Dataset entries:
--- --- ---
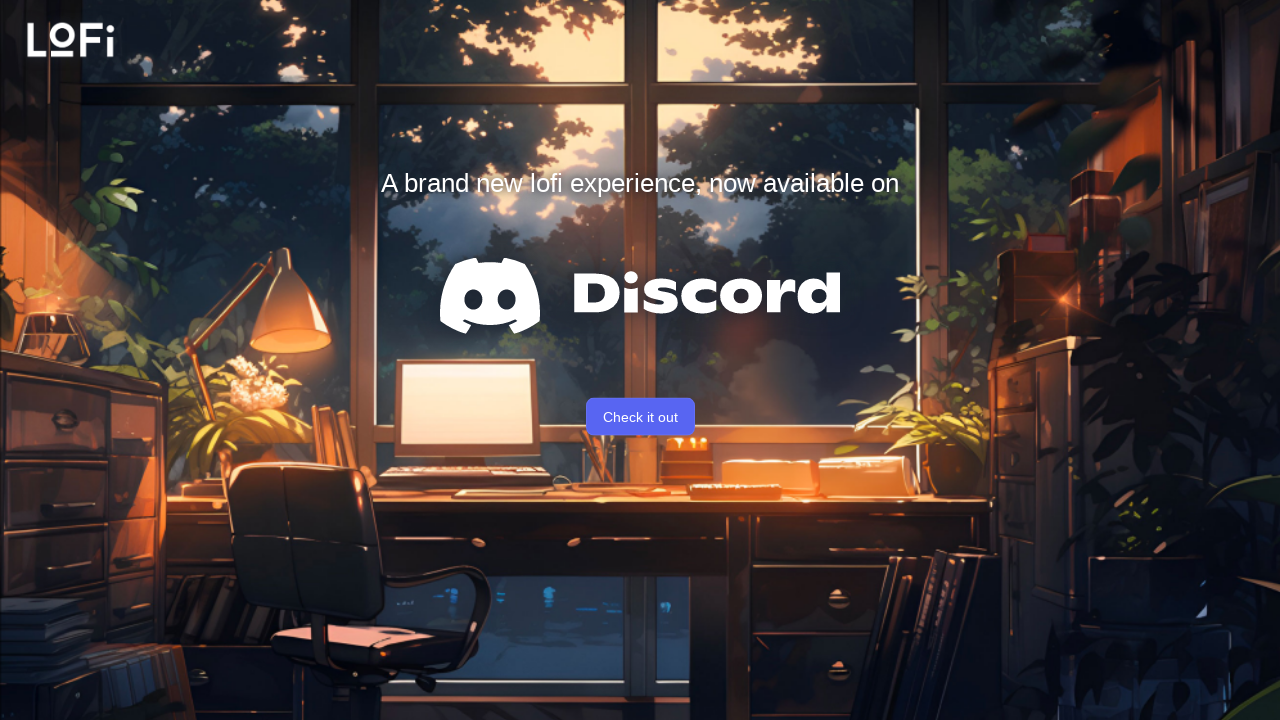

--- FILE ---
content_type: text/html; charset=utf-8
request_url: https://lofi.co/music
body_size: 65
content:
<!doctype html><head><meta name="viewport" content="width=device-width,initial-scale=1"/><title>Lofi</title><script defer="defer" src="/static/js/main.6393a6fa.js"></script><link href="/static/css/main.ff301d54.css" rel="stylesheet"></head><body><div class="background-image"><img src="/thumbnail.png" draggable="false"/></div><img src="/icons/lofi-logo.png" alt="" class="logo" draggable="false"/><div class="text-wrapper"><a href="https://discord.com/application-directory/1230610135274225734"><p class="text sm">A brand new lofi experience, now available on</p><img src="/icons/discord-logo-white.svg" alt="Discord logo" class="discord-logo" draggable="false"/> </a><button class="button" onclick='window.location.href="https://discord.com/oauth2/authorize?client_id=1230610135274225734"'>Check it out</button></div></body>

--- FILE ---
content_type: text/css; charset=utf-8
request_url: https://lofi.co/static/css/main.ff301d54.css
body_size: 125
content:
*{-webkit-font-smoothing:antialiased;box-sizing:border-box;font-family:sans-serif}body{background-color:#000;overflow:hidden}body,p{margin:0}.background-image,.background-image *{height:100%;object-fit:cover;position:absolute;width:100%}.text-wrapper{align-items:center;display:flex;flex-direction:column;left:50%;position:absolute;top:42%;transform:translate(-50%,-50%)}.text{color:#fff;text-align:center;text-shadow:#1d2532 0 0 10px;-webkit-user-select:none;user-select:none;white-space:pre}.text.sm{font-size:calc(max(16px, min(2vw, 26px)));font-weight:100}.text.lg{font-size:calc(min(8vw, 100px));font-weight:600;letter-spacing:calc(min(1vw, 6px))}.blur-back{-webkit-backdrop-filter:blur(10px);backdrop-filter:blur(10px)}.logo{filter:drop-shadow(0 0 6px #1d2532);left:20px;max-width:100px;min-width:70px;position:absolute;top:20px;width:10%}.discord-logo{filter:drop-shadow(0 0 10px #1d2532);margin-bottom:calc(min(60px, 9vw));margin-top:calc(min(60px, 9vw));width:calc(min(400px, 50vw))}a{text-align:center;text-decoration:none}button{align-items:center;background-color:#5865f2;border:1px solid #ffffff14;border-radius:8px;color:#fff;cursor:pointer;display:flex;font-family:gg sans,Noto Sans,Helvetica Neue,Helvetica,Arial,sans-serif;font-size:14px;font-weight:500;height:38px;justify-content:center;line-height:16px;outline-style:none;padding:2px 16px}@media (max-width:600px){.logo{left:12px;top:12px}}
/*# sourceMappingURL=main.ff301d54.css.map*/

--- FILE ---
content_type: text/javascript; charset=utf-8
request_url: https://lofi.co/static/js/main.6393a6fa.js
body_size: -197
content:
!function(){try{var e="undefined"!=typeof window?window:"undefined"!=typeof global?global:"undefined"!=typeof self?self:{},d=(new e.Error).stack;d&&(e._sentryDebugIds=e._sentryDebugIds||{},e._sentryDebugIds[d]="210a0a97-fdd0-429b-a938-3516df85507e",e._sentryDebugIdIdentifier="sentry-dbid-210a0a97-fdd0-429b-a938-3516df85507e")}catch(e){}}();var _global="undefined"!==typeof window?window:"undefined"!==typeof global?global:"undefined"!==typeof self?self:{};_global.SENTRY_RELEASE={id:"lofi-landing.prod@5-cbc35811a1a198d19be3679e346868666e46bc02"};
--- --- ---
_Exercise directions:_
Transcribe every line from the records above without alteration, and leave out the images.

_Answer box:_
--- FILE ---
content_type: text/html; charset=utf-8
request_url: https://lofi.co/music
body_size: 65
content:
<!doctype html><head><meta name="viewport" content="width=device-width,initial-scale=1"/><title>Lofi</title><script defer="defer" src="/static/js/main.6393a6fa.js"></script><link href="/static/css/main.ff301d54.css" rel="stylesheet"></head><body><div class="background-image"><img src="/thumbnail.png" draggable="false"/></div><img src="/icons/lofi-logo.png" alt="" class="logo" draggable="false"/><div class="text-wrapper"><a href="https://discord.com/application-directory/1230610135274225734"><p class="text sm">A brand new lofi experience, now available on</p><img src="/icons/discord-logo-white.svg" alt="Discord logo" class="discord-logo" draggable="false"/> </a><button class="button" onclick='window.location.href="https://discord.com/oauth2/authorize?client_id=1230610135274225734"'>Check it out</button></div></body>

--- FILE ---
content_type: text/css; charset=utf-8
request_url: https://lofi.co/static/css/main.ff301d54.css
body_size: 125
content:
*{-webkit-font-smoothing:antialiased;box-sizing:border-box;font-family:sans-serif}body{background-color:#000;overflow:hidden}body,p{margin:0}.background-image,.background-image *{height:100%;object-fit:cover;position:absolute;width:100%}.text-wrapper{align-items:center;display:flex;flex-direction:column;left:50%;position:absolute;top:42%;transform:translate(-50%,-50%)}.text{color:#fff;text-align:center;text-shadow:#1d2532 0 0 10px;-webkit-user-select:none;user-select:none;white-space:pre}.text.sm{font-size:calc(max(16px, min(2vw, 26px)));font-weight:100}.text.lg{font-size:calc(min(8vw, 100px));font-weight:600;letter-spacing:calc(min(1vw, 6px))}.blur-back{-webkit-backdrop-filter:blur(10px);backdrop-filter:blur(10px)}.logo{filter:drop-shadow(0 0 6px #1d2532);left:20px;max-width:100px;min-width:70px;position:absolute;top:20px;width:10%}.discord-logo{filter:drop-shadow(0 0 10px #1d2532);margin-bottom:calc(min(60px, 9vw));margin-top:calc(min(60px, 9vw));width:calc(min(400px, 50vw))}a{text-align:center;text-decoration:none}button{align-items:center;background-color:#5865f2;border:1px solid #ffffff14;border-radius:8px;color:#fff;cursor:pointer;display:flex;font-family:gg sans,Noto Sans,Helvetica Neue,Helvetica,Arial,sans-serif;font-size:14px;font-weight:500;height:38px;justify-content:center;line-height:16px;outline-style:none;padding:2px 16px}@media (max-width:600px){.logo{left:12px;top:12px}}
/*# sourceMappingURL=main.ff301d54.css.map*/

--- FILE ---
content_type: text/javascript; charset=utf-8
request_url: https://lofi.co/static/js/main.6393a6fa.js
body_size: -197
content:
!function(){try{var e="undefined"!=typeof window?window:"undefined"!=typeof global?global:"undefined"!=typeof self?self:{},d=(new e.Error).stack;d&&(e._sentryDebugIds=e._sentryDebugIds||{},e._sentryDebugIds[d]="210a0a97-fdd0-429b-a938-3516df85507e",e._sentryDebugIdIdentifier="sentry-dbid-210a0a97-fdd0-429b-a938-3516df85507e")}catch(e){}}();var _global="undefined"!==typeof window?window:"undefined"!==typeof global?global:"undefined"!==typeof self?self:{};_global.SENTRY_RELEASE={id:"lofi-landing.prod@5-cbc35811a1a198d19be3679e346868666e46bc02"};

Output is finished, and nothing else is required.